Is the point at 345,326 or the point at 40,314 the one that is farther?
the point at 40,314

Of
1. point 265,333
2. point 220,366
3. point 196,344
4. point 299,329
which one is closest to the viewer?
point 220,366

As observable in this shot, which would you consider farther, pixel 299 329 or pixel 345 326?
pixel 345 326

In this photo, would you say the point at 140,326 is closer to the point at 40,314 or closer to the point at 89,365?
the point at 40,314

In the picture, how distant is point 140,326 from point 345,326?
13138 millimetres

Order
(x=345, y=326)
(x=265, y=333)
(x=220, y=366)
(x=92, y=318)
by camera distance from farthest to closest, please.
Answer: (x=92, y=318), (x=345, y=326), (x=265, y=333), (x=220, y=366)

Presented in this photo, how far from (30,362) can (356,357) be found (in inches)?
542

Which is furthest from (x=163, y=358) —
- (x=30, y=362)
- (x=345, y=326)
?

INSTRUCTIONS TO FOLLOW:
Render all of the data above as a Markdown table with the columns "Row" and "Data line", placing each nonblank line in its own numbered row and omitting blank lines.

EXERCISE SOLUTION:
| Row | Data line |
|---|---|
| 1 | Is the point at 345,326 or the point at 40,314 the one that is farther? |
| 2 | the point at 40,314 |
| 3 | Of |
| 4 | 1. point 265,333 |
| 5 | 2. point 220,366 |
| 6 | 3. point 196,344 |
| 7 | 4. point 299,329 |
| 8 | which one is closest to the viewer? |
| 9 | point 220,366 |
| 10 | As observable in this shot, which would you consider farther, pixel 299 329 or pixel 345 326? |
| 11 | pixel 345 326 |
| 12 | In this photo, would you say the point at 140,326 is closer to the point at 40,314 or closer to the point at 89,365? |
| 13 | the point at 40,314 |
| 14 | In the picture, how distant is point 140,326 from point 345,326? |
| 15 | 13138 millimetres |
| 16 | Order |
| 17 | (x=345, y=326) |
| 18 | (x=265, y=333) |
| 19 | (x=220, y=366) |
| 20 | (x=92, y=318) |
| 21 | by camera distance from farthest to closest, please. |
| 22 | Answer: (x=92, y=318), (x=345, y=326), (x=265, y=333), (x=220, y=366) |
| 23 | Presented in this photo, how far from (30,362) can (356,357) be found (in inches)? |
| 24 | 542 |
| 25 | Which is furthest from (x=163, y=358) — |
| 26 | - (x=30, y=362) |
| 27 | - (x=345, y=326) |
| 28 | ? |